Records excerpted from a collection:
┄┄┄┄┄┄┄┄┄┄
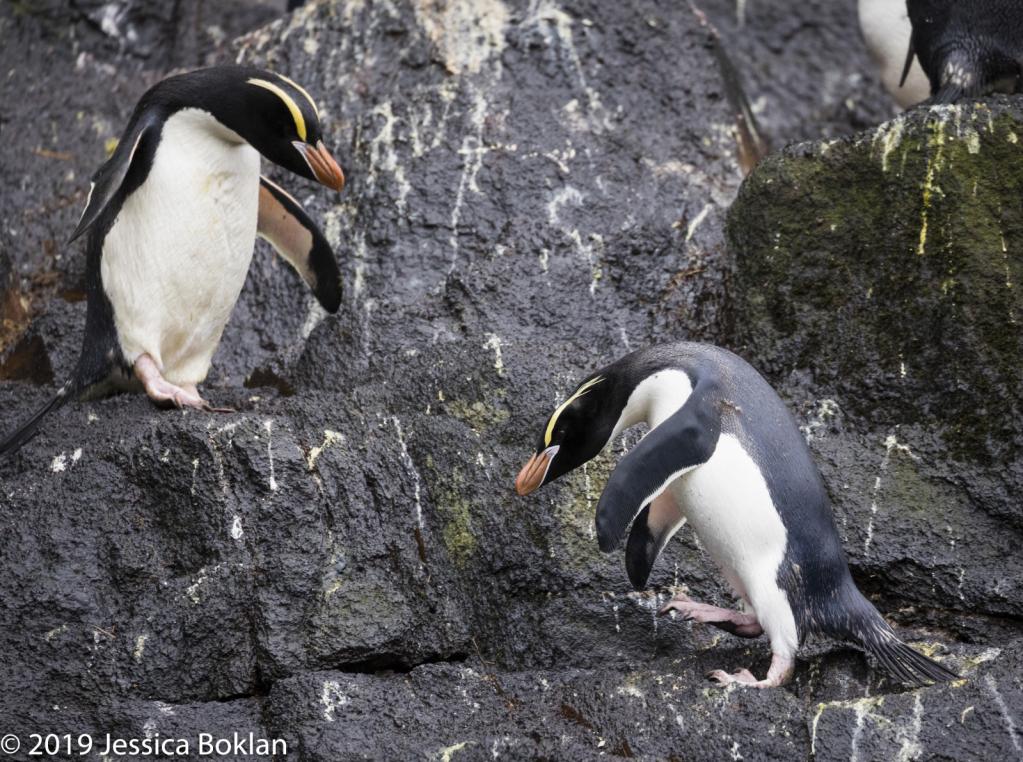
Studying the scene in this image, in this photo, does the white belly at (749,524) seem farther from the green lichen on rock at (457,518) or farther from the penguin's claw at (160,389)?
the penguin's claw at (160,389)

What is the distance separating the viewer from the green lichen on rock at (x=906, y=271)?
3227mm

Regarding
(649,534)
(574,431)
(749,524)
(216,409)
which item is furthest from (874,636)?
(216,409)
┄┄┄┄┄┄┄┄┄┄
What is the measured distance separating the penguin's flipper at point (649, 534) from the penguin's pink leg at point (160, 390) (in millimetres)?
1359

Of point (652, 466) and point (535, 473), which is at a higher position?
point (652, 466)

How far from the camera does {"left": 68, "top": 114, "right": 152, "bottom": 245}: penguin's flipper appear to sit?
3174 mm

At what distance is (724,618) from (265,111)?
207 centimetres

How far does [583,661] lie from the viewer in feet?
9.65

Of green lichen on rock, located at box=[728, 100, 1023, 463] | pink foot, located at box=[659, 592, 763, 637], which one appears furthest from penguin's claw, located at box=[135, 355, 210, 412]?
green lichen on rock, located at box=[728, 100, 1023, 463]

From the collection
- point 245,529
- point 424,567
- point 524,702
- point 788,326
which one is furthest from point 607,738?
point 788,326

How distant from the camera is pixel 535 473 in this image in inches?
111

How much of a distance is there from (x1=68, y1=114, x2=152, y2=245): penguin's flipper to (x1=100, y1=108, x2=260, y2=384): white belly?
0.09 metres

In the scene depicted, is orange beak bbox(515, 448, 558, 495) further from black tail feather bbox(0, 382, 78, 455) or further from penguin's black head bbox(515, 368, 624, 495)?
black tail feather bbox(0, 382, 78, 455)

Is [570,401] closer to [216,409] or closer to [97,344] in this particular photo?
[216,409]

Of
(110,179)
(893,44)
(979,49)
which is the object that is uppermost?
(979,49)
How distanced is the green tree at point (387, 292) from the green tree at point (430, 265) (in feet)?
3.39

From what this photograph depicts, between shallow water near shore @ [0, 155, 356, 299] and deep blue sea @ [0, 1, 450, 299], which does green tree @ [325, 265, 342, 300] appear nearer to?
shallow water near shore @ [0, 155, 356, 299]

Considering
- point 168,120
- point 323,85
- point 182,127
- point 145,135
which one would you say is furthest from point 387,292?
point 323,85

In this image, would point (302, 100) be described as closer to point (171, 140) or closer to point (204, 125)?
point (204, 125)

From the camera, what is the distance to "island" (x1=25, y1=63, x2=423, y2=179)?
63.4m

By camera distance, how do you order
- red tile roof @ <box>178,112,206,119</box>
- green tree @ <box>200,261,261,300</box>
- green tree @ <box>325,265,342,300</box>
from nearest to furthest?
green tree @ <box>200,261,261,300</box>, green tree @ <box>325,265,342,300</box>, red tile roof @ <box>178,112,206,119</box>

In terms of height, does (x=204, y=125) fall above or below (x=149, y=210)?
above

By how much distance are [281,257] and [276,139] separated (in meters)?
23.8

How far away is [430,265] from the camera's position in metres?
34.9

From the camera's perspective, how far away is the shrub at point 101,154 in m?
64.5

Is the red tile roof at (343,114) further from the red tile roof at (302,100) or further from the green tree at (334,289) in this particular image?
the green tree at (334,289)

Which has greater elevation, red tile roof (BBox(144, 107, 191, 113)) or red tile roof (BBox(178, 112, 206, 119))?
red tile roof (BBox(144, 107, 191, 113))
┄┄┄┄┄┄┄┄┄┄
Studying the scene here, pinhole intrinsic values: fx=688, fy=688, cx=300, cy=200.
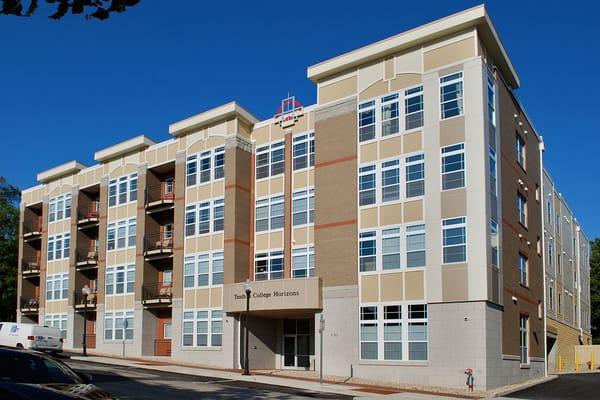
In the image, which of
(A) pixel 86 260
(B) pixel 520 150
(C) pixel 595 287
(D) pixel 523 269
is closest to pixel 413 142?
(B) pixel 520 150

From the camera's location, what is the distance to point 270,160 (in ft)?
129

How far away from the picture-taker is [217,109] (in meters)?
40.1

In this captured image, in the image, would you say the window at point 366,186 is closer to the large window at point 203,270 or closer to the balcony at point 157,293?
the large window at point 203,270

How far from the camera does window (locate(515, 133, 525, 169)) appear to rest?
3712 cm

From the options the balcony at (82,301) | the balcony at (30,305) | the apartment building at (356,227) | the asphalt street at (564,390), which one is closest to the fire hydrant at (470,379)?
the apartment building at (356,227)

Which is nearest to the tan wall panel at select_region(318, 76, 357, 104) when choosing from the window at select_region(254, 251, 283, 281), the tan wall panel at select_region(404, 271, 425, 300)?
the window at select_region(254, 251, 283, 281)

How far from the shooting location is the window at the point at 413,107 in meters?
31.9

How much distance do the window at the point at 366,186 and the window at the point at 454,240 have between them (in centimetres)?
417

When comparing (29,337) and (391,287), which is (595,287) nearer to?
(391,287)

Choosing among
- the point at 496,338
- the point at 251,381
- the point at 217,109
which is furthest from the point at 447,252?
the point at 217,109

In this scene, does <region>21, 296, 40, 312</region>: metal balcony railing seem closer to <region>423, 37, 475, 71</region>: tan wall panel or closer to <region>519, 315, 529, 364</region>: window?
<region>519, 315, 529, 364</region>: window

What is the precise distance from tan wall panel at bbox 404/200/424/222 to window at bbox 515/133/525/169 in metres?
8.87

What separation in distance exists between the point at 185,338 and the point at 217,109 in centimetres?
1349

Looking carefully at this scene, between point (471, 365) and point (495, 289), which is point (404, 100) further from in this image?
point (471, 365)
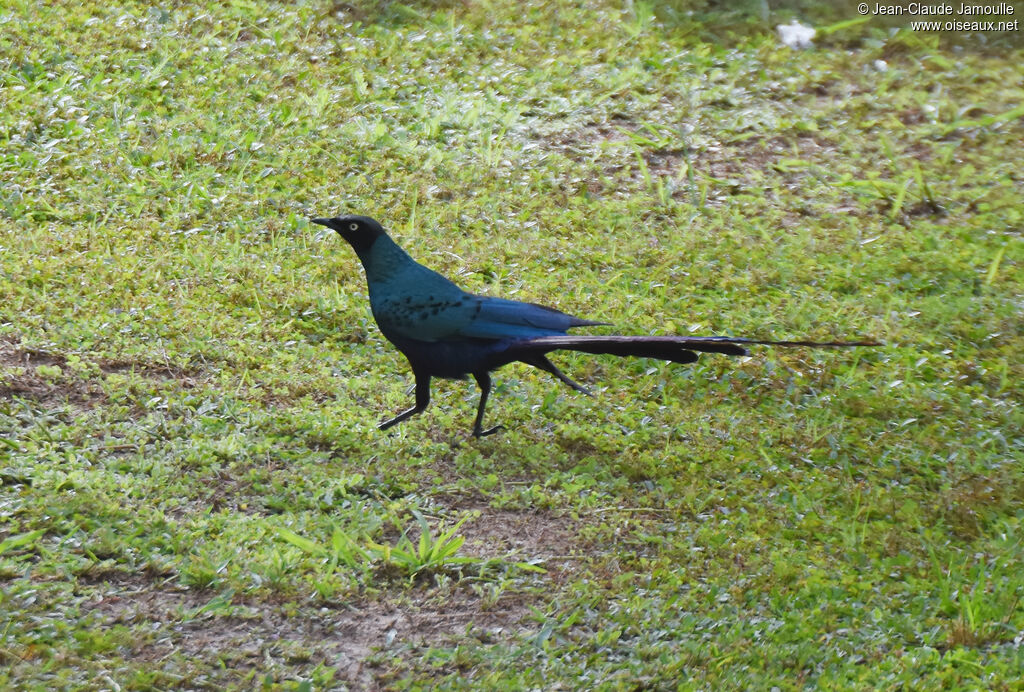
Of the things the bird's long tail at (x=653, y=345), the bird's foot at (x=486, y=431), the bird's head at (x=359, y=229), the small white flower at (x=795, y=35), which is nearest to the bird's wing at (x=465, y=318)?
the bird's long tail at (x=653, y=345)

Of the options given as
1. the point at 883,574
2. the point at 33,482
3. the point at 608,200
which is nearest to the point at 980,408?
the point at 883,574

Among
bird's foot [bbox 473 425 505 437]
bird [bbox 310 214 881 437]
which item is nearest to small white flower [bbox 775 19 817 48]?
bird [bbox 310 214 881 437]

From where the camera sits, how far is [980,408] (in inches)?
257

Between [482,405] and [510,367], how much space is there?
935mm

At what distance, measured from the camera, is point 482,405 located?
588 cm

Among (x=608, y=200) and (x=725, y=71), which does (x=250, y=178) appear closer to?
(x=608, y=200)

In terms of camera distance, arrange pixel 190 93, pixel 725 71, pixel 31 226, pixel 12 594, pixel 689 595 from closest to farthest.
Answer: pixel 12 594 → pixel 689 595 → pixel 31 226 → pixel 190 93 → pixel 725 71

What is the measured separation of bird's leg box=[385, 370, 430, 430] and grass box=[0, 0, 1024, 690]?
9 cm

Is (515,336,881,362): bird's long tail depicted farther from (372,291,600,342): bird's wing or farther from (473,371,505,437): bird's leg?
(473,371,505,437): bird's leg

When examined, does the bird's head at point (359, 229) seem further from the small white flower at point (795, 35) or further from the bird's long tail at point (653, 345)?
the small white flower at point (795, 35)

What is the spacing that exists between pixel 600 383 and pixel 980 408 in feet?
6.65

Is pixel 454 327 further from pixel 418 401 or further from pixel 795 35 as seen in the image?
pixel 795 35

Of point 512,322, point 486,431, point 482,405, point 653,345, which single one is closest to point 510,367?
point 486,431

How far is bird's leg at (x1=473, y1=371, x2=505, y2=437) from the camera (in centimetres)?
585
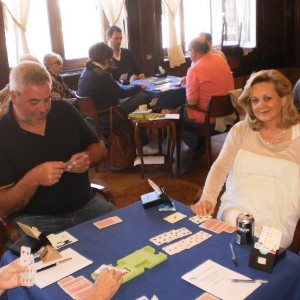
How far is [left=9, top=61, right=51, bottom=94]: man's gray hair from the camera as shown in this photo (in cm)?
┄┄┄┄┄┄┄┄┄┄
_Task goal_.
Lay out the records that open with the line containing "How far is bird's" and close with the line containing "How far is [left=9, top=61, right=51, bottom=94]: man's" as a numbered list, leaving out blank lines. Omit the pictures from the list.

_Response to the exercise_.
1. How far is bird's leg at (x1=473, y1=371, x2=505, y2=437) from the camera (in centimetres)?
2. 585
3. How far is [left=9, top=61, right=51, bottom=94]: man's gray hair from the camera as shown in this photo (in cm)?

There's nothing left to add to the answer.